Standard aqueous solutions of hydrochloric acid can be added directly into the base dissolved in a water-miscible polar solvent such as methanol, ethanol, a propanol, a butanol, acetone, 2-butanone, acetonitrile, etc..

The most powerful and widely practiced method of making a hydrochloride salt in the laboratory is to add gaseous hydrogen chloride into a diethyl ether solution of the free base.  If you think a hydrochloride salt might not be crystalline, this technique is likely to provide evidence one way or the other.  It is not a practical process method to make the salt but it will give evidence whether a solid salt exists and will provide some seed crystals for other preparative methods.

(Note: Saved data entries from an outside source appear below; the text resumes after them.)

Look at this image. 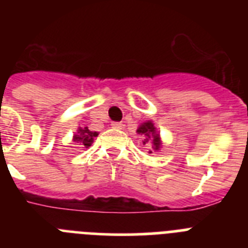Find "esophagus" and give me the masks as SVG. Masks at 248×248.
<instances>
[{"instance_id": "1", "label": "esophagus", "mask_w": 248, "mask_h": 248, "mask_svg": "<svg viewBox=\"0 0 248 248\" xmlns=\"http://www.w3.org/2000/svg\"><path fill=\"white\" fill-rule=\"evenodd\" d=\"M111 126H113L114 129H122L123 126H124V124L123 123H111Z\"/></svg>"}]
</instances>
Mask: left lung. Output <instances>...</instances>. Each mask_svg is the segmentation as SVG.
<instances>
[{
	"label": "left lung",
	"instance_id": "obj_1",
	"mask_svg": "<svg viewBox=\"0 0 248 248\" xmlns=\"http://www.w3.org/2000/svg\"><path fill=\"white\" fill-rule=\"evenodd\" d=\"M137 133L139 135L144 138L143 144H151V148L154 151H159L163 146V141H161V138H160V133L156 129L155 124L153 123V120H146V122L141 123L137 129ZM149 153H153V151H149Z\"/></svg>",
	"mask_w": 248,
	"mask_h": 248
}]
</instances>
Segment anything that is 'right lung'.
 Returning <instances> with one entry per match:
<instances>
[{
	"label": "right lung",
	"instance_id": "1",
	"mask_svg": "<svg viewBox=\"0 0 248 248\" xmlns=\"http://www.w3.org/2000/svg\"><path fill=\"white\" fill-rule=\"evenodd\" d=\"M95 137H98L97 131L89 130L88 126H78L77 133L73 135V141L84 145L85 148H89L93 144Z\"/></svg>",
	"mask_w": 248,
	"mask_h": 248
}]
</instances>
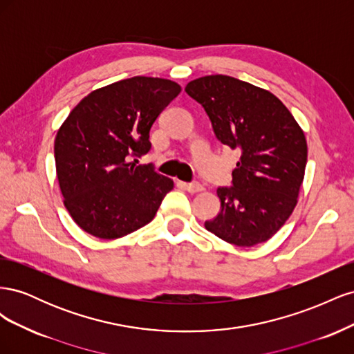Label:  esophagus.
Here are the masks:
<instances>
[{
  "mask_svg": "<svg viewBox=\"0 0 354 354\" xmlns=\"http://www.w3.org/2000/svg\"><path fill=\"white\" fill-rule=\"evenodd\" d=\"M185 187H186V190L189 192V194H198V192L203 190V186L196 183V181H194V183H187Z\"/></svg>",
  "mask_w": 354,
  "mask_h": 354,
  "instance_id": "esophagus-1",
  "label": "esophagus"
}]
</instances>
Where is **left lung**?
I'll return each instance as SVG.
<instances>
[{
  "label": "left lung",
  "mask_w": 354,
  "mask_h": 354,
  "mask_svg": "<svg viewBox=\"0 0 354 354\" xmlns=\"http://www.w3.org/2000/svg\"><path fill=\"white\" fill-rule=\"evenodd\" d=\"M185 90L218 140L241 151L233 186L217 189L221 209L205 229L236 246L269 241L297 205L307 164L301 127L274 94L227 75L194 80Z\"/></svg>",
  "instance_id": "1"
}]
</instances>
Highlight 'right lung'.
<instances>
[{
	"instance_id": "1",
	"label": "right lung",
	"mask_w": 354,
	"mask_h": 354,
	"mask_svg": "<svg viewBox=\"0 0 354 354\" xmlns=\"http://www.w3.org/2000/svg\"><path fill=\"white\" fill-rule=\"evenodd\" d=\"M169 80L133 77L91 91L69 113L55 140L57 180L78 226L116 239L151 223L173 180L130 158L151 151L149 133L180 94Z\"/></svg>"
}]
</instances>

If a solid pharmaceutical hydrochloride is formed, the next goal is to obtain it in a satisfactory recovery. Pharmaceutical bases are typically expensive moieties and losing material in a low recovery hydrochloride formation is undesirable.  When a solution of the hydrochloride of a pharmaceutical base has been formed but only a small amount, or no crystals at all, precipitate, three strategies are possible:

1. cool the solvent to decrease the overall solubility in the solvent volume
2. add an antisolvent which changes the quality of the solvent system and lowers the solubility
3. add an antisolvent and then cool

As a rule of thumb, if the recovery is 80% or more at ambient temperature, simply cooling the solvent can be expected to give an excellent recovery. If the recovery is 40-80% at ambient temperature cooling should be applied and then an antisolvent judiciously added, but when the starting recovery is less than 40% an antisolvent should be added to just the cloud point and then cooling should be applied.

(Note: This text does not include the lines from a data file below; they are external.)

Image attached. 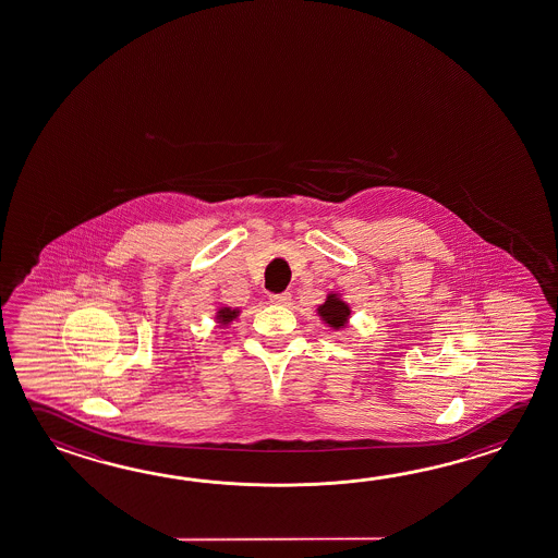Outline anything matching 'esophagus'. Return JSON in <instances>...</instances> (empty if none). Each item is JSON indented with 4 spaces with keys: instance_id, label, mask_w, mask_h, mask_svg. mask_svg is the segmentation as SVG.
<instances>
[{
    "instance_id": "34e87169",
    "label": "esophagus",
    "mask_w": 558,
    "mask_h": 558,
    "mask_svg": "<svg viewBox=\"0 0 558 558\" xmlns=\"http://www.w3.org/2000/svg\"><path fill=\"white\" fill-rule=\"evenodd\" d=\"M290 300H292V295H290V292H280V294H270V302H272V304L286 305V304H290Z\"/></svg>"
}]
</instances>
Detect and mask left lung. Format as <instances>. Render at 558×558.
Listing matches in <instances>:
<instances>
[{
	"label": "left lung",
	"instance_id": "obj_1",
	"mask_svg": "<svg viewBox=\"0 0 558 558\" xmlns=\"http://www.w3.org/2000/svg\"><path fill=\"white\" fill-rule=\"evenodd\" d=\"M319 314L326 319L331 327H341L345 324L349 316V307L341 300H337L336 295H329L326 304L319 305Z\"/></svg>",
	"mask_w": 558,
	"mask_h": 558
}]
</instances>
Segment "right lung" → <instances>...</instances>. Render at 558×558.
I'll return each instance as SVG.
<instances>
[{
  "label": "right lung",
  "instance_id": "add662e5",
  "mask_svg": "<svg viewBox=\"0 0 558 558\" xmlns=\"http://www.w3.org/2000/svg\"><path fill=\"white\" fill-rule=\"evenodd\" d=\"M234 316H236V310H229V307H222L221 316H219V319H221L222 324H227V322H231L232 317Z\"/></svg>",
  "mask_w": 558,
  "mask_h": 558
}]
</instances>
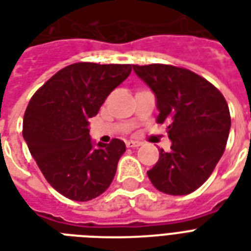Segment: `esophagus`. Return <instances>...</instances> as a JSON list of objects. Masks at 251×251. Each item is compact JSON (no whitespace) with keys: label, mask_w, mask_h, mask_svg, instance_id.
Instances as JSON below:
<instances>
[{"label":"esophagus","mask_w":251,"mask_h":251,"mask_svg":"<svg viewBox=\"0 0 251 251\" xmlns=\"http://www.w3.org/2000/svg\"><path fill=\"white\" fill-rule=\"evenodd\" d=\"M126 145H127L128 148H137L141 145V143H140V141H135V140H127V141H126Z\"/></svg>","instance_id":"1"}]
</instances>
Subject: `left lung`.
Segmentation results:
<instances>
[{
	"label": "left lung",
	"instance_id": "8db88e82",
	"mask_svg": "<svg viewBox=\"0 0 251 251\" xmlns=\"http://www.w3.org/2000/svg\"><path fill=\"white\" fill-rule=\"evenodd\" d=\"M157 98V123L168 124L172 152L160 158L148 176L169 195H187L212 174L225 151L230 114L224 95L207 79L186 68L132 65Z\"/></svg>",
	"mask_w": 251,
	"mask_h": 251
}]
</instances>
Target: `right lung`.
I'll list each match as a JSON object with an SVG mask.
<instances>
[{
    "label": "right lung",
    "mask_w": 251,
    "mask_h": 251,
    "mask_svg": "<svg viewBox=\"0 0 251 251\" xmlns=\"http://www.w3.org/2000/svg\"><path fill=\"white\" fill-rule=\"evenodd\" d=\"M132 71L129 64L75 63L36 90L23 116V139L47 182L61 195L87 201L115 176L126 144L93 145L89 119Z\"/></svg>",
    "instance_id": "right-lung-1"
}]
</instances>
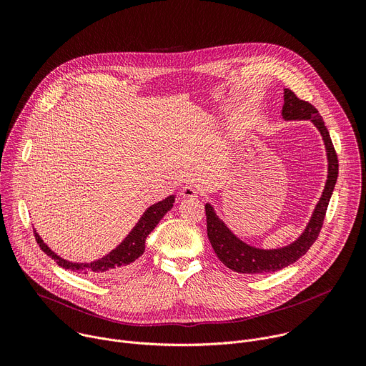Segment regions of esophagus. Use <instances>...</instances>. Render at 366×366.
I'll return each instance as SVG.
<instances>
[{"label": "esophagus", "instance_id": "34e87169", "mask_svg": "<svg viewBox=\"0 0 366 366\" xmlns=\"http://www.w3.org/2000/svg\"><path fill=\"white\" fill-rule=\"evenodd\" d=\"M181 195H182L184 198H194V197L198 195V191H197V188L192 187V185H185V187H182V189H181Z\"/></svg>", "mask_w": 366, "mask_h": 366}]
</instances>
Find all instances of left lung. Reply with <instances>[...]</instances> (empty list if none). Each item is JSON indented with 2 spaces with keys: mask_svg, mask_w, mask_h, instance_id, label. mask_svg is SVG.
<instances>
[{
  "mask_svg": "<svg viewBox=\"0 0 366 366\" xmlns=\"http://www.w3.org/2000/svg\"><path fill=\"white\" fill-rule=\"evenodd\" d=\"M282 119L285 122H298V120H310L320 132L326 154H327V179L325 184V189L319 202L315 207L305 229L302 233L290 244L278 247V249H260L247 244L240 240L227 224L217 216L214 207L207 202L205 204V216H207V236L219 256L222 262L232 271L239 274H268L280 271L294 262L307 253L311 244L316 242L323 220L326 216L327 205L330 197L333 194L337 174H339V162L337 154L335 152L329 130L325 126L323 117L319 114L315 106L310 102L300 99L291 89H284V106H282Z\"/></svg>",
  "mask_w": 366,
  "mask_h": 366,
  "instance_id": "1",
  "label": "left lung"
}]
</instances>
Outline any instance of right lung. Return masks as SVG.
Returning <instances> with one entry per match:
<instances>
[{
    "instance_id": "obj_1",
    "label": "right lung",
    "mask_w": 366,
    "mask_h": 366,
    "mask_svg": "<svg viewBox=\"0 0 366 366\" xmlns=\"http://www.w3.org/2000/svg\"><path fill=\"white\" fill-rule=\"evenodd\" d=\"M175 202V197L169 195L168 198L152 204L149 208H146V212L140 217V220L136 223V226L132 229V232L124 237V240L113 249L110 253H107L104 257L92 260V262H85V264H76L71 262V260H66L56 254L54 250H51L39 236V233L34 230V237L40 246V249L50 256L55 262L65 269H71L78 274H85L89 277L95 278H102V280H117L120 277L127 275L130 271L134 269L139 257L144 252V242L146 237L150 234V232L156 227L162 217L171 210Z\"/></svg>"
}]
</instances>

Treatment is completely reversible. What you cool down you can rewarm so this is usually tried first.

If treatment 2 is used it is useful for the analysis of the results to take a sample of the solid obtained just by cooling in order to measure the purity at that point, then add the antisolvent to give a practical recovery and compare the purity of the product when using an anti-solvent with the purity before that addition.

When the solid formation in the single solvent condition is low or none, an anti-solvent is added to the cloud point either to a hot or ambient solution and then controlled cooling is applied to try for crystallization.

Mixtures of solvents are not preferred in scale-up processes because it introduces the need for an in-process test to guarantee the proper solvent ratio. Additionally, second crops are more difficult to obtain from a mixed solvent without complicating your procedure.   Nevertheless, situations wherein a mixed solvent gives the best purification and recovery do occur.  It is an advantage if two solvents in such a case differ substantially in their boiling points. This allows the recovery of pure solvents from the filtrate. It is particularly advantageous if the better solvent for the substrate is the lower boiling solvent.

Solvents that form an azeotrope with water have the advantage that it is easier to be sure that the crystallization is done under anhydrous conditions.